Обвожу взглядом комнату. Здорово поработал Кристиан Лукач, чтобы привести в божеский вид свой чердак! Полотняная занавесь, расписанная разнообразными геометрическими фигурами, непонятным образом радующими взор, отделяет жилую часть мансарды от кухоньки: раковина с водопроводным краном, холодильник, переносная газовая плитка, кухонный шкафчик, уставленный тарелками, стаканами, кофейными чашками… И везде образцовый порядок.

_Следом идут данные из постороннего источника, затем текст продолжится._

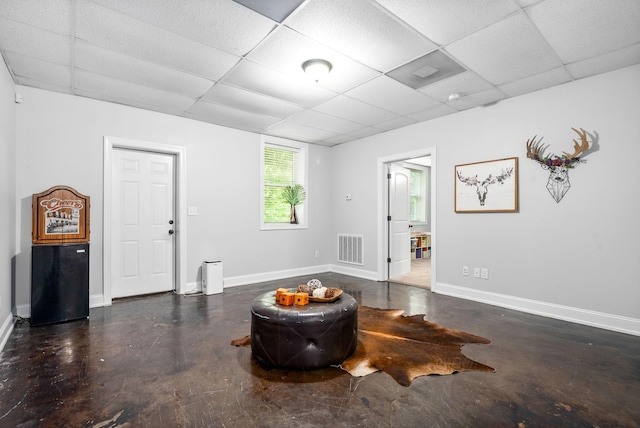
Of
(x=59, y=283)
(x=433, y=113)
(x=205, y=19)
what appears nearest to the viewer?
(x=205, y=19)

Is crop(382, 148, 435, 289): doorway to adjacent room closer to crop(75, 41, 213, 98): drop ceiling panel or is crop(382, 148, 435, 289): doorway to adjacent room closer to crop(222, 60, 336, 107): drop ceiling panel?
crop(222, 60, 336, 107): drop ceiling panel

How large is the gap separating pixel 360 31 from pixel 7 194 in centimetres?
367

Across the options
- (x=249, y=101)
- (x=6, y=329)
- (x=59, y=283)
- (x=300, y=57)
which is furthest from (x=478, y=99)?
(x=6, y=329)

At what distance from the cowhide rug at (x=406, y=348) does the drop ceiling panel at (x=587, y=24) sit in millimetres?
2664

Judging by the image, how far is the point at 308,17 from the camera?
2.38m

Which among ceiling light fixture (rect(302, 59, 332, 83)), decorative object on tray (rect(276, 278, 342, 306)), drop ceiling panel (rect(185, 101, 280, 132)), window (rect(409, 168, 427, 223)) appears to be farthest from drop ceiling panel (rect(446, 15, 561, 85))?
window (rect(409, 168, 427, 223))

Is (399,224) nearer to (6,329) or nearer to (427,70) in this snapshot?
(427,70)

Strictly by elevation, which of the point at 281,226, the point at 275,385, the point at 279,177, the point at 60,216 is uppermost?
the point at 279,177

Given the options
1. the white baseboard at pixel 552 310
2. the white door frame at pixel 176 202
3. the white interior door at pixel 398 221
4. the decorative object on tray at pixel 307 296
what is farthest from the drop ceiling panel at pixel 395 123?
the decorative object on tray at pixel 307 296

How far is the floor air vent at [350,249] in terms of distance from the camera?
598 cm

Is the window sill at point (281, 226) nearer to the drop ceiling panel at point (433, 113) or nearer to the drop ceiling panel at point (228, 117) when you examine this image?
the drop ceiling panel at point (228, 117)

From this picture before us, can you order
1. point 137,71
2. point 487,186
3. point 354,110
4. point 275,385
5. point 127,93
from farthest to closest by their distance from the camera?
1. point 354,110
2. point 487,186
3. point 127,93
4. point 137,71
5. point 275,385

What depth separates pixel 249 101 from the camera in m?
4.05

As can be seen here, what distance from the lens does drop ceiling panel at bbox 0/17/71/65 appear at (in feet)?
8.23
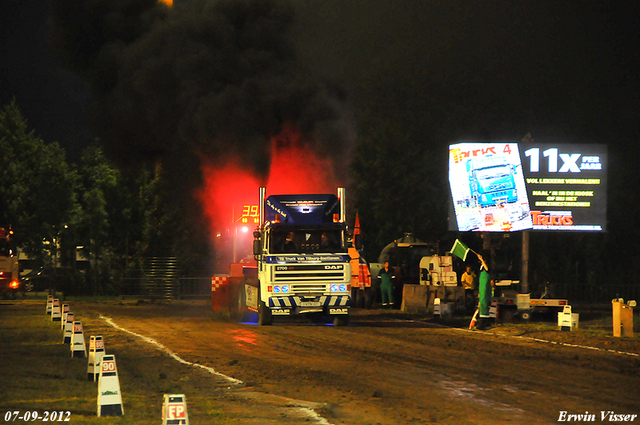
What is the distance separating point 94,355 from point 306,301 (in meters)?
8.98

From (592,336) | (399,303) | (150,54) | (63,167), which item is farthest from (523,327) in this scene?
(63,167)

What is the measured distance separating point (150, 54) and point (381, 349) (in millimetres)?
23364

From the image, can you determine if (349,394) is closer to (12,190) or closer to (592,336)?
(592,336)

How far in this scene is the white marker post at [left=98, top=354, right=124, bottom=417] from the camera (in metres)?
7.81

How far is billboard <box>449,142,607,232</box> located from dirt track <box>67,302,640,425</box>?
751cm

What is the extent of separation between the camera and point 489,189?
2688 cm

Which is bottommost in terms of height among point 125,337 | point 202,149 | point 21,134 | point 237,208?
point 125,337

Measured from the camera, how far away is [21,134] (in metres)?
46.7

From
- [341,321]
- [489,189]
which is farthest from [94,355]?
[489,189]

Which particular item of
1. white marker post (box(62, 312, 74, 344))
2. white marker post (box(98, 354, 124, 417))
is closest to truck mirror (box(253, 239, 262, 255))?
white marker post (box(62, 312, 74, 344))

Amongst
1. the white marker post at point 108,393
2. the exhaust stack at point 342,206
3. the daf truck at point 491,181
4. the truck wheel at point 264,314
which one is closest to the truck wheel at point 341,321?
the truck wheel at point 264,314

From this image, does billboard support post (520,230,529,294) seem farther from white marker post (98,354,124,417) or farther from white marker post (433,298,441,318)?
white marker post (98,354,124,417)

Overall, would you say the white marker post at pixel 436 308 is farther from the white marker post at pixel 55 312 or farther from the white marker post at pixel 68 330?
the white marker post at pixel 68 330

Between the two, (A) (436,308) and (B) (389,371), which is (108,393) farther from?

— Ты снимал на цветную пленку? — неожиданно для самого себя спрашиваю Григораша, словно эта проблема кажется мне наиважнейшей при знакомстве с местом происшествия.

— Да. Я хотел бы снять и на кинопленку.

— Камера при тебе?

— Нет, но я мог бы вернуться завтра…

— Не вижу необходимости.

У остальных лица тоже не больно веселые. А прокурор просто исходит нетерпением завершить хотя бы предварительные формальности.

— И никакого письма? Ни записки?..

Отвечает мне на вопрос не прокурор, а маленький лейтенант из отделения милиции. Называет свою фамилию и обращается ко мне по уставу. Совсем молоденький, наверное, только что выпущен из офицерского училища.

— Мы искали повсюду, по всем углам, но нашли только сберегательную книжку с вкладом в семнадцать тысяч пятьсот лей, а письма никакого… Хотя известно, что самоубийцы оставляют письма на самом виду…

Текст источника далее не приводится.